* _Excerpted text_
━━━

I preface this by saying that it has been some time since I was at CalArts. The information I have written up was valid at the time I was there (mid 2000s) and there might have been changes since then. However, since I still get asked about the best way to be accepted to the Character Animation program, I felt it would still be helpful to keep this information available.
How hard is it to get into the character animation program at CalArts?
It’s pretty difficult. I read somewhere that the acceptance rate for that particular program is 8-10% although I don’t know if those figures are still accurate. They only accept 40-50 new students a year though if that gives you an idea.
Holy crap! I better make my portfolio kick-ass; what should I put in it?
Since I can only speak from my own experience and observations, the first thing you should do is call the school and speak with someone in the admissions department (main number: 661.255.1050 and ask to be connected with the admission office). Another really great resource is to attend a National Portfolio Day. CalArts usually is one of the schools in attendance and it gives you a chance to get a dry run portfolio review. Bring your stuff and have them look it over; the CalArts reps will be able to tell you what you need to do to improve your portfolio (if necessary) for when the time comes to officially submit your application.

━━━

* _Material_

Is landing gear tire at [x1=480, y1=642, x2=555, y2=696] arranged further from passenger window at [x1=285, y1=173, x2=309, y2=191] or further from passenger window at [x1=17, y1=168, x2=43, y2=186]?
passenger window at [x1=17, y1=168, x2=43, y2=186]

━━━

* _Short problem_
Reproduce everything in the CalArts admissions text from "I preface this" down to "this information available.", swapping "mid 2000s" for "late 2000s". The data has no connection to the text.

* _Expected output_
I preface this by saying that it has been some time since I was at CalArts. The information I have written up was valid at the time I was there (late 2000s) and there might have been changes since then. However, since I still get asked about the best way to be accepted to the Character Animation program, I felt it would still be helpful to keep this information available.